39e Rencontres d’Arles, Christian Lacroix et ses invités : un regard anthropologique sur la photographie de mode – Serge Allaire

[Automne 2008]

par Serge Allaire

La semaine d’ouverture des 39es Rencontres d’Arles revêtait cette année un caractère exceptionnel. Le jour de l’inauguration, Maya Hoffmann, riche mécène et collectionneuse, suisse d’origine mais arlésienne de cœur et fondatrice de la Fondation Luma, annonçait un don de 100 millions d’euros afin de transformer les anciens ateliers de la SNCF en un complexe culturel dont la conception est confiée à Frank Gehry. Projet ambitieux qualifié par certains d’utopie culturelle, ce complexe dont la réalisation est prévue pour 2011, sera entièrement consacré à la photographie et à l’image en mouvement, avec des activités de recherche, de production, d’exposition, d’étude et de conservation. La Fondation Luma, les Rencontres d’Arles y logeront leurs bureaux et les éditions Actes Sud et l’École Nationale Supérieure de Photographie souhaitent également y installer leurs locaux. À la veille du quarantième anniversaire de fondation des Rencontres, cette nouvelle vient consacrer l’importance et la présence incontournable d’Arles dans le monde de la photographie.
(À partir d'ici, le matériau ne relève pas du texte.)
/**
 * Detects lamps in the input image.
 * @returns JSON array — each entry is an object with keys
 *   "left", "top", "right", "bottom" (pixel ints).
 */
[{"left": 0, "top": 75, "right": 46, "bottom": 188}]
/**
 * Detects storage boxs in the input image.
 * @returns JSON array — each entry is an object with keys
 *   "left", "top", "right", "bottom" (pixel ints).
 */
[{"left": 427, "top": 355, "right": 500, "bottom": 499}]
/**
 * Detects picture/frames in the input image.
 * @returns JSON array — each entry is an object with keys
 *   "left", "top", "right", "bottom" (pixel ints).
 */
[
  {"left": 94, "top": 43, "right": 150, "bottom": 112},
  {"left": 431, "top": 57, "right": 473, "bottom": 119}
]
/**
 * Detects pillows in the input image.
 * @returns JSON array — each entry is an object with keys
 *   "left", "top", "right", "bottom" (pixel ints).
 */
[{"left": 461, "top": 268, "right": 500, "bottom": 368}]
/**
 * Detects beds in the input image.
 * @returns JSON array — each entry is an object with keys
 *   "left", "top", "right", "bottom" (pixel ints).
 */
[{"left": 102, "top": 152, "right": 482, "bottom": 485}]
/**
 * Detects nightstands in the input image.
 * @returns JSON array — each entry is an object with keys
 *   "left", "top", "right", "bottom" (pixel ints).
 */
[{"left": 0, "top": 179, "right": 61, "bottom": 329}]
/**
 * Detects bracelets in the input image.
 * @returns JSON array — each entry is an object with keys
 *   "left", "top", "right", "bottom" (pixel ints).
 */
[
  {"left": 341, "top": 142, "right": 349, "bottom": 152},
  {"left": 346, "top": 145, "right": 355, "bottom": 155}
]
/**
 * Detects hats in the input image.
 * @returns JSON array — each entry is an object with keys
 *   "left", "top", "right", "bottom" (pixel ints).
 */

Autre élément qui signale le caractère exceptionnel de ces Rencontres, la présence de Christian Lacroix, maître incontesté de la haute couture, qui agit à titre de commissaire et directeur artistique de cette 39e manifestation de l’événement. Lacroix, qui a d’abord étudié l’histoire de l’art à Montpellier et fait l’École du Louvre avant de se consacrer à la création de vêtements, renoue ici avec ses intérêts premiers pour la muséologie et l’histoire de l’art.

S’il était légitime de penser que le public aurait droit à un grand déploiement gravitant autour de l’univers de la haute couture et de la photographie de mode, il en aura été tout autrement. Certes, la photographie de mode est présente cette année, mais elle ne domine aucunement. En dépit de ses créations flamboyantes, Lacroix se fait de la mode une idée beaucoup plus anthropologique. « Un mode d’être, une manière de se montrer, de paraître ».2

Dans l’introduction au catalogue, Lacroix prévient déjà son public : « Ceux qui s’attendent à un festival fashinionista auront le droit d’être déçus 3. Il précisera en conférence de presse : « Je refuse d’être identifié exclusivement au monde de la mode ». Lacroix prend ainsi quelque distance face au glamour et aux orientations actuelles de l’image de mode.

C’est sous le thème Impressions photographiques que Lacroix présentait un programme ambitieux articulé en trois grands événements comportant chacun plusieurs expositions : D’Arles à la Maison Lacroix, La photographie vestimentaire et, sous le titre Invités, vingt expositions individuelles rendant hommage à des amis et collaborateurs de longue date. Au total, Lacroix aura mis en scène plus de trente expositions inédites de photographes de mode ou d’artistes dont il affectionne particulièrement l’œuvre. Des coups de cœur pour la plupart.

D’Arles à la Maison Lacroix

Dans cette exposition en deux volets, Lacroix rend hommage à sa ville natale et montre les liens que son œuvre entretient avec elle. « Je tenais aussi à ce qu’Arles et les Arlésiens soient partie prenante de cette édition », insiste Lacroix4. Cette importante section, présentée au Palais de l’Archevêché5, est ainsi consacrée à l’histoire d’Arles et de sa région. Françoise Riis, amie d’enfance originaire d’Arles et journaliste, a agi à titre de commissaire invitée pour exhumer les images permettant de reconstituer l’album de famille arlésien. Privilégiant les images d’Arles réalisées par des photographes originaires de la ville, elle rend ainsi hommage à ses pionniers.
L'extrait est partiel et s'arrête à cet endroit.